Procedural code gets information then makes decisions. Object-oriented code tells objects to do things.
Alec Sharp

That is, you should endeavor to tell objects what you want them to do; do not ask them questions about their state, make a decision, and then tell them what to do.

from Tell, Don’t Ask

Now I think this can be extended to distributed processing as:

You should endeavor to Tell nodes what you want them to do; do not Ask them questions about their state.

GraphQL is an inherently Ask-style protocol and given that it was primarily designed for extracting data-of-interest from a business data model for the purpose of rendering it on a view it is justified to simply Ask for the data.

However when it comes to distributed systems it usually scales better to have the nodes communicate through Tell-style interaction patterns.

will have multiple nodes running in parallel from different locations in the world.

Geographical separation typically translates to latency between nodes. So you want to keep the number of trips between nodes “per operation” to an absolute minimum …

Some data will expire in milliseconds.

… otherwise your data may be stale before you even have a chance to aggregate it …

Nodes will be making some overlapping & some unique queries to each other.

… and this wouldn’t be helping the situation either.

If 2 or more nodes are querying the same 3rd party data …

How would this orchestration fare in the face of global-magnitude latencies?

share that data between themselves in a shared cache.

Again a shared cache would add more global trips.

Seems with these these types of constraints each node needs it’s own active dataset:

  • If an incoming API query lands outside of the active dataset the node queries the necessary 3rd party APIs and aggregates the result.
  • Any freshly aggregated result is communicated with the sibling nodes either via direct communication or via a distribution node.
  • Any derived data (analytics?) is distributed in a similar fashion in order to make multi-node queries unnecessary.

This is more of a Tell-style of operation - i.e. nodes distributing information to other nodes that may need it - so that they don’t have to waste time Ask-ing around.

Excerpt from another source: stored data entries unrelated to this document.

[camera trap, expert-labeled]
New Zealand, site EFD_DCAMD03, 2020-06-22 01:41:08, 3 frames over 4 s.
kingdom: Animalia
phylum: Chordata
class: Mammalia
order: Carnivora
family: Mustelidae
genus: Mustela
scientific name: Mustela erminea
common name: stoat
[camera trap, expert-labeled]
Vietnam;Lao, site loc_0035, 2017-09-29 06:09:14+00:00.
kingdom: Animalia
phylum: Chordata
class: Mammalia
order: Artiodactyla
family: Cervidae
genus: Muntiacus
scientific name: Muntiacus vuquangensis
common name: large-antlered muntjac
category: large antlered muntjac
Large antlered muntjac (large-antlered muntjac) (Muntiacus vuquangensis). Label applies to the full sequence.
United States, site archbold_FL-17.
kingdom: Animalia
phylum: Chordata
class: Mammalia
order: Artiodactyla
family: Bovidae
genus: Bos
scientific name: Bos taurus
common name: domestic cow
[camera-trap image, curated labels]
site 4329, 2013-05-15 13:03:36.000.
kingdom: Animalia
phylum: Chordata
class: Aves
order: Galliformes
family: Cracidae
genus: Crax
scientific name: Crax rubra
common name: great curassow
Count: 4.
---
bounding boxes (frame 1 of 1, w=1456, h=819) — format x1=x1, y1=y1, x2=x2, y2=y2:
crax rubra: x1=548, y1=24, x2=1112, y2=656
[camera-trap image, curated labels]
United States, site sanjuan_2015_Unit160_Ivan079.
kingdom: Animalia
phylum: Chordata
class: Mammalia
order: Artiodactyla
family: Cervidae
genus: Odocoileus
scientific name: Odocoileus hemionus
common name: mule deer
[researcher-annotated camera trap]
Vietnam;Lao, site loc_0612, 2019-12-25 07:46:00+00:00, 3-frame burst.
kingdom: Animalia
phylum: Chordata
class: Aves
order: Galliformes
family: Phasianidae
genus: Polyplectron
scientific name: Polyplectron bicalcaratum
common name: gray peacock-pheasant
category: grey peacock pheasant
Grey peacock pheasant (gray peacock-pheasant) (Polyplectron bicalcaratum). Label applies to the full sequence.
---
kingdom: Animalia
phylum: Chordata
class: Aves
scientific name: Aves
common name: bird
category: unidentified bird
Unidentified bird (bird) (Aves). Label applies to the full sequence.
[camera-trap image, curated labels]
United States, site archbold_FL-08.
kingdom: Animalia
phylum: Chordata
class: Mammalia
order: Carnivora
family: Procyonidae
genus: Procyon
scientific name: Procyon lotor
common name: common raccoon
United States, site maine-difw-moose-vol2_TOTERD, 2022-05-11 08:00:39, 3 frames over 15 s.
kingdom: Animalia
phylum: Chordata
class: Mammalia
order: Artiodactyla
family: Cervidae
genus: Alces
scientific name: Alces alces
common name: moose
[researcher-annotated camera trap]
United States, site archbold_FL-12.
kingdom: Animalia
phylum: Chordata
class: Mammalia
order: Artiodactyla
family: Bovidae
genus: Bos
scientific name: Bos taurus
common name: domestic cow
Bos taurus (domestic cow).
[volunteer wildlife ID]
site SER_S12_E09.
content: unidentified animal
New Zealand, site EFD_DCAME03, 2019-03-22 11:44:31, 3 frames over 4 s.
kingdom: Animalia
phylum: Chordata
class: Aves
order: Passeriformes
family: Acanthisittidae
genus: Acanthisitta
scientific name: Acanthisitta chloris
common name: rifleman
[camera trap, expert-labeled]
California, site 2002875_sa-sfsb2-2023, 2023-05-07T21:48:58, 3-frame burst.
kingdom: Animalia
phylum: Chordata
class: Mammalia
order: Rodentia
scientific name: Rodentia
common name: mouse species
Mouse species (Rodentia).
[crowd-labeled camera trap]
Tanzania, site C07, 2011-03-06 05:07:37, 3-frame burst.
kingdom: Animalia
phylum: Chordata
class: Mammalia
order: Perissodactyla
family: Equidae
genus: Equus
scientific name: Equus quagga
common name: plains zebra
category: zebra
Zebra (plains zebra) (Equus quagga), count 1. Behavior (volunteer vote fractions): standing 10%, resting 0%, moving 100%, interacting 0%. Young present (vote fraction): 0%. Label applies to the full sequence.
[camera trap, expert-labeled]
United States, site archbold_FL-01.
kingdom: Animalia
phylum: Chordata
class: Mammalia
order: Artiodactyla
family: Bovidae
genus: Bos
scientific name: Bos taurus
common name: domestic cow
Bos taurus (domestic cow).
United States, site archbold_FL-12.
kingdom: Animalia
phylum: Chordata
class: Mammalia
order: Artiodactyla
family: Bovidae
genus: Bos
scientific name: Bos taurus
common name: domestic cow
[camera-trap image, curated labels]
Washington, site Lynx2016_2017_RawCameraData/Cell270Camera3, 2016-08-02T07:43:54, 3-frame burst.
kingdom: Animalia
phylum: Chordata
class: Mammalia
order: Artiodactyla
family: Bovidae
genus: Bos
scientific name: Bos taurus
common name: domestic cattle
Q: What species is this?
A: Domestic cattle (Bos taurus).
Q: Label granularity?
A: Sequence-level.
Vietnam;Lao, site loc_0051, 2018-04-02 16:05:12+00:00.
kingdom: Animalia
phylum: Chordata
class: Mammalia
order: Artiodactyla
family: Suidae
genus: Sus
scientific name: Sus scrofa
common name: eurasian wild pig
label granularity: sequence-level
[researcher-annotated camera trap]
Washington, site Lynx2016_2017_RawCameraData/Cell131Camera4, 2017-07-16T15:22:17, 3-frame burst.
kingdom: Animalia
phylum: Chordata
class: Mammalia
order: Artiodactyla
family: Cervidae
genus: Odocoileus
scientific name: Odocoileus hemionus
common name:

  1. In a strange way this is somewhat inspired by the Datomic architecture where each client program has an active data set (cache) that is kept in sink by the storage server with the latest writes.

  2. Querying across multiple nodes could be viewed as a variation on the Reach-in Reporting Antipattern (Page 19: Chapter 4 - Microservices AntiPatterns and Pitfalls).

9 Likes

///wisdom///

1 Like

Hmm GraphQL is a query language nothing is preventing you from doing queries over Natsd, Kafka or whatever else you might find useful for a given use case.

2 Likes

You can use subscription based GraphQL between nodes.